I’m told one option being considered is the appointment of a Scottish MP to every government department, aside from purely English portfolios such as health and education. The question is, is Starmer willing to go further?

Reports suggest Douglas Alexander, who held the cabinet jobs of international development, transport and Scotland under Blair and Brown, might replace David Lammy as foreign secretary. He certainly has the chops for it – since his shattering loss in 2015 to the SNP’s then 20-year-old Mhairi Black, Alexander has pursued a global career, teaching at Harvard and a number of the world’s other top universities, and worked with Bono to tackle global poverty.

Alexander, who is almost certain to win in East Lothian, today cuts a far more interesting figure than the princeling of the New Labour years. The hints of cockiness and entitlement that occasionally surfaced then are gone, and he is a more rounded, considered man. He will be among the smartest, most eloquent and most experienced Labour MPs and is an obvious candidate for a big post.

Other prospects for senior appointments are being kicked around. Kirsty McNeill, who is standing in Midlothian, was an adviser to Brown during the financial crisis, is executive director of Save the Children and is highly rated by everyone. The wily Blair McDougall ran the Better Together campaign in 2014 and is fighting East Renfrewshire. Martin McCluskey is a well-regarded young policy wonk who is expected to win in Inverclyde and Renfrewshire West. Patricia Ferguson, in Glasgow West, was a Holyrood cabinet minister under Jack McConnell.

It doesn’t seem like installing Murray in Dover House will be enough to satisfy the Scottish appetite – or to give Anas Sarwar as smooth as possible a run at Bute House in 2026. And so Starmer may have some tough decisions to take. Given his apparent ruthlessness, he is perfectly capable of taking them. If Rachel Reeves has a firm grip on the Treasury, what about the foreign office, or defence, or international development, business and trade, work and pensions, energy security, the environment?

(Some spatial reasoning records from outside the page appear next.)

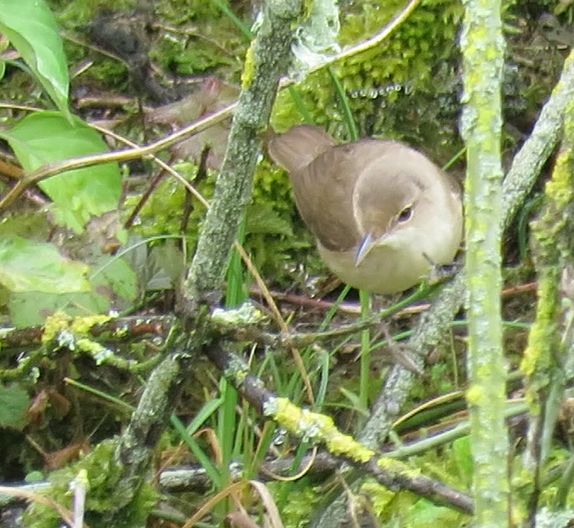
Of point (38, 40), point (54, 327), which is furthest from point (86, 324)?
point (38, 40)

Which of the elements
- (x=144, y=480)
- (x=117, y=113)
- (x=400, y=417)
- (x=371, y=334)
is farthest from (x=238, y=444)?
(x=117, y=113)

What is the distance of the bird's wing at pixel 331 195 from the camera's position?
10.5 feet

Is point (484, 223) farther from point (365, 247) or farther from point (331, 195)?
point (331, 195)

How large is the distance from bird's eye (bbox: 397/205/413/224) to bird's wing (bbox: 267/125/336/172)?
0.35m

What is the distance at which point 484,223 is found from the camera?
41.8 inches

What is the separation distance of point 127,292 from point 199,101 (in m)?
0.55

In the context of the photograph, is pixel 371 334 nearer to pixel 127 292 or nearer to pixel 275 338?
pixel 127 292

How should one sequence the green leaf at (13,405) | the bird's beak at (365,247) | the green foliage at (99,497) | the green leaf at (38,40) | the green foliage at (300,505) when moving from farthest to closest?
the bird's beak at (365,247) → the green leaf at (13,405) → the green foliage at (300,505) → the green foliage at (99,497) → the green leaf at (38,40)

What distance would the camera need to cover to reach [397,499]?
216cm

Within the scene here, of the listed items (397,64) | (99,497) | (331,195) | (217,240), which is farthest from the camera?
(331,195)

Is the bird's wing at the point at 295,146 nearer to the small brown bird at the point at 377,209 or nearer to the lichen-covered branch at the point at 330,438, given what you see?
the small brown bird at the point at 377,209

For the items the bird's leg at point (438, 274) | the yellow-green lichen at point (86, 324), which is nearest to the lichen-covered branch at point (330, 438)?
the yellow-green lichen at point (86, 324)

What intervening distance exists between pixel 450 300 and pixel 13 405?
1126mm

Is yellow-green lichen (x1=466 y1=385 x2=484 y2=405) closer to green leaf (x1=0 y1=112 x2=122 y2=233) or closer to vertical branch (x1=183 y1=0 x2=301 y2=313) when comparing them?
vertical branch (x1=183 y1=0 x2=301 y2=313)
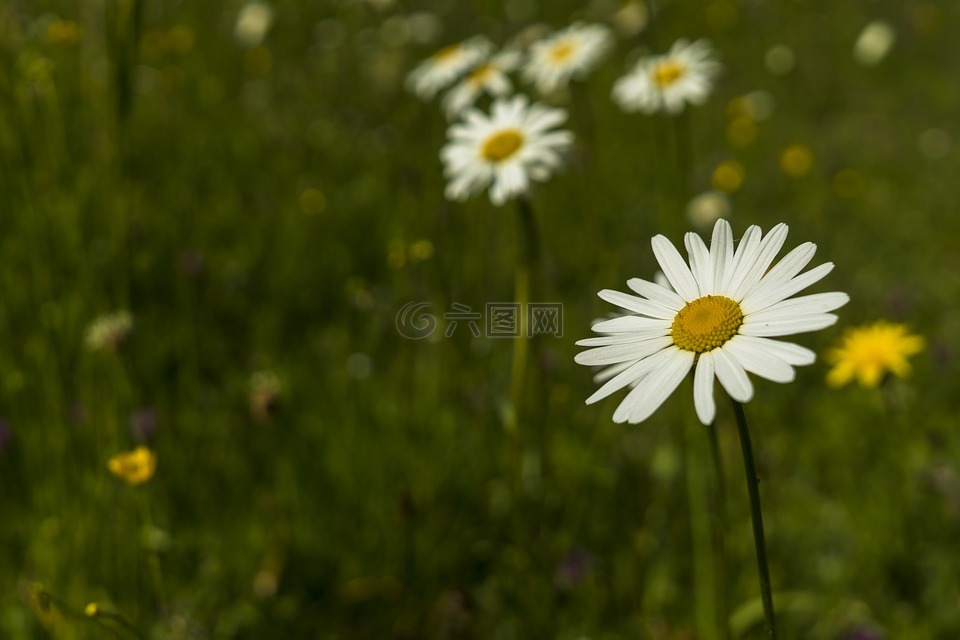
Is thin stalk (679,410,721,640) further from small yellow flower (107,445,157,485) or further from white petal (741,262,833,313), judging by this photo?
small yellow flower (107,445,157,485)

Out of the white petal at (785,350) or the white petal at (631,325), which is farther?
the white petal at (631,325)

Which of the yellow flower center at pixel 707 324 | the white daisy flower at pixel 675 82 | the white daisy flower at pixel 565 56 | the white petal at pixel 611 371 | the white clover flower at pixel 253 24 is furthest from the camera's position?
the white clover flower at pixel 253 24

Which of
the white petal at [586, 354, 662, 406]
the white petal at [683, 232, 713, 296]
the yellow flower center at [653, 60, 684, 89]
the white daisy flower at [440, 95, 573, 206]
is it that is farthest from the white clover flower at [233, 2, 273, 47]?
the white petal at [586, 354, 662, 406]

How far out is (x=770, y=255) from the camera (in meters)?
0.81

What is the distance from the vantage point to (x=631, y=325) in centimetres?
85

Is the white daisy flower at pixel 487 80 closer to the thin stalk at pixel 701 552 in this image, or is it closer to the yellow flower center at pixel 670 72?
the yellow flower center at pixel 670 72

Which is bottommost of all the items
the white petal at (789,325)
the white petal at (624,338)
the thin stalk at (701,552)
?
the thin stalk at (701,552)

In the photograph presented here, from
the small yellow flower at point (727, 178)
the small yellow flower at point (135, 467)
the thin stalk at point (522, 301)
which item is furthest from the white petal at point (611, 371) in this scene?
the small yellow flower at point (727, 178)

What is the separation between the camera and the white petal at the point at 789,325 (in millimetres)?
693

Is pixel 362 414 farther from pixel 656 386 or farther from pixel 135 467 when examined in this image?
pixel 656 386

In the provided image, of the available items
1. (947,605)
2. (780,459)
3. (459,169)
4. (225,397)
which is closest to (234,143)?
(225,397)

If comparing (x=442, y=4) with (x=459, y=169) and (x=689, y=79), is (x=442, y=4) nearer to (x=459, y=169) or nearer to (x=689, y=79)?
(x=689, y=79)

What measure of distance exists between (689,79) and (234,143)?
2176 mm

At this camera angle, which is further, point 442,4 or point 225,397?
point 442,4
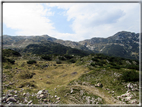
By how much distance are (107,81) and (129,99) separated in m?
9.20

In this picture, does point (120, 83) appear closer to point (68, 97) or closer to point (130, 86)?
point (130, 86)

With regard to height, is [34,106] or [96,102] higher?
[34,106]

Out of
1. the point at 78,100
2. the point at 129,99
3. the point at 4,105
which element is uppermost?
the point at 4,105

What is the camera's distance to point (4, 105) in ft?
37.4

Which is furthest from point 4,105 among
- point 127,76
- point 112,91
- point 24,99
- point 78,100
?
point 127,76

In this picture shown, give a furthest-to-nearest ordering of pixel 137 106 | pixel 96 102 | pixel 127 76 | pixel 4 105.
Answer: pixel 127 76
pixel 96 102
pixel 137 106
pixel 4 105

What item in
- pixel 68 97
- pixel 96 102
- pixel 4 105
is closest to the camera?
pixel 4 105

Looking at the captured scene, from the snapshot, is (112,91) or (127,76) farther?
(127,76)

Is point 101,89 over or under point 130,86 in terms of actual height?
under

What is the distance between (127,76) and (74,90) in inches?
621

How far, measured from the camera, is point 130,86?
786 inches

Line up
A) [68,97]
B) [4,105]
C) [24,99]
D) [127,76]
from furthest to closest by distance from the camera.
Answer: [127,76] < [68,97] < [24,99] < [4,105]

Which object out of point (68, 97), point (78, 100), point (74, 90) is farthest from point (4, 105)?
point (74, 90)

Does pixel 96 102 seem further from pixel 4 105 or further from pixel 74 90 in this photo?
pixel 4 105
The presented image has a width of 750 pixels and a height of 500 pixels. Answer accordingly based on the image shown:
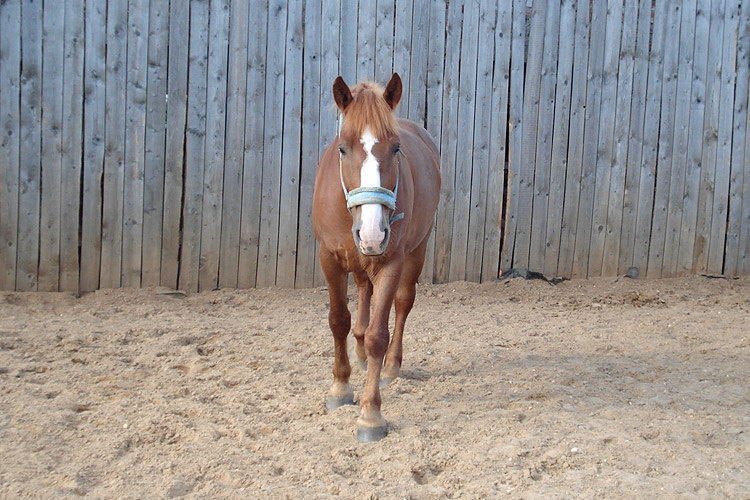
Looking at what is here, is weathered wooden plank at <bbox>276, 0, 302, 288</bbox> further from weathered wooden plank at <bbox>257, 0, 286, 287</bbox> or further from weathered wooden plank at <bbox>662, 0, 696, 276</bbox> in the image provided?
weathered wooden plank at <bbox>662, 0, 696, 276</bbox>

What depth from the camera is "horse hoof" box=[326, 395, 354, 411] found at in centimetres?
361

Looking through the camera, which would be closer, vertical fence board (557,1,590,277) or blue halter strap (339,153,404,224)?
blue halter strap (339,153,404,224)

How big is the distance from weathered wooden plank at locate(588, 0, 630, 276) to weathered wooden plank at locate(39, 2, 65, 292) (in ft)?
16.3

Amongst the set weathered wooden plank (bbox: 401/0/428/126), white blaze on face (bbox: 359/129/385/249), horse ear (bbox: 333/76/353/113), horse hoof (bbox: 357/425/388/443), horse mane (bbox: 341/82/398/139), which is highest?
weathered wooden plank (bbox: 401/0/428/126)

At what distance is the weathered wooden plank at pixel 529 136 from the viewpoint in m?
Answer: 6.41

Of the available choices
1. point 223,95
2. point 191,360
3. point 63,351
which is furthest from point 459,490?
point 223,95

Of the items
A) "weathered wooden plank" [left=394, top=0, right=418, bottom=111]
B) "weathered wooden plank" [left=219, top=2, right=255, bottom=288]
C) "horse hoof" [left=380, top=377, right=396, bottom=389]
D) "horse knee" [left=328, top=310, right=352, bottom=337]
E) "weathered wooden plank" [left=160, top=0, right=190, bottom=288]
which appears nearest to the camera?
"horse knee" [left=328, top=310, right=352, bottom=337]

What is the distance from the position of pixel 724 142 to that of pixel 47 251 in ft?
21.3

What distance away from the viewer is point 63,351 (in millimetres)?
4312

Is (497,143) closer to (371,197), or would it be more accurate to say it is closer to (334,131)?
(334,131)

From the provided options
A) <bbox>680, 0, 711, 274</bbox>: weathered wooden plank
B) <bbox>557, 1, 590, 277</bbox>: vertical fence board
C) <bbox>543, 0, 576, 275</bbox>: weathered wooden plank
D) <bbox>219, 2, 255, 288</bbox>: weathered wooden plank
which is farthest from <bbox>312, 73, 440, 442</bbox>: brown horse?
<bbox>680, 0, 711, 274</bbox>: weathered wooden plank

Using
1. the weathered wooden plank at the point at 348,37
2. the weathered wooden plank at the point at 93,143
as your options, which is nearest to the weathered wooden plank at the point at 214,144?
the weathered wooden plank at the point at 93,143

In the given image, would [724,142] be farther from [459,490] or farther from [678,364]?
[459,490]

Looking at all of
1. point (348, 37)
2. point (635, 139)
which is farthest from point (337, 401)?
point (635, 139)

Civil servants have been preparing for a Labour government for many months, even as they have continued to serve Tory ministers. As well as a tartan tinge running through the Starmer administration, they expect Labour to throw some early policy baubles northwards, and have been working on options.

They are interested in proposals put forward by Murdo Fraser, a Conservative MSP, which include Westminster legislating to empower the Scottish Parliament to initiate judicial inquiries, independent of the devolved government; potentially increasing the number of MSPs; and giving them Westminster-style parliamentary privilege. Neither Labour nor the mandarinate seems keen to hand Holyrood significant additional powers in areas such as, say, immigration or corporation tax (both of which really should be considered). But they do want to do something.

When the new ministers take office, the civil service is likely to present them with a palate of sweeteners for Scotland. Another idea being considered is preferential funding treatment for young Scots travelling around the UK.

Fair enough. But in the end, bribes won’t make the biggest difference to how Scots view the Union. That will come through a Labour government that looks and sounds sufficiently Scottish, and that takes positions that chime with “Scottish values”. It will come with administrations on both sides of the border that can work in concert, even if they sometimes disagree. It will, of course, need the SNP to be ejected from power at Holyrood.

Starmer will have many matters of great weight to juggle in his first days. Whether he likes it or not, Scotland will have to be near the top of the list.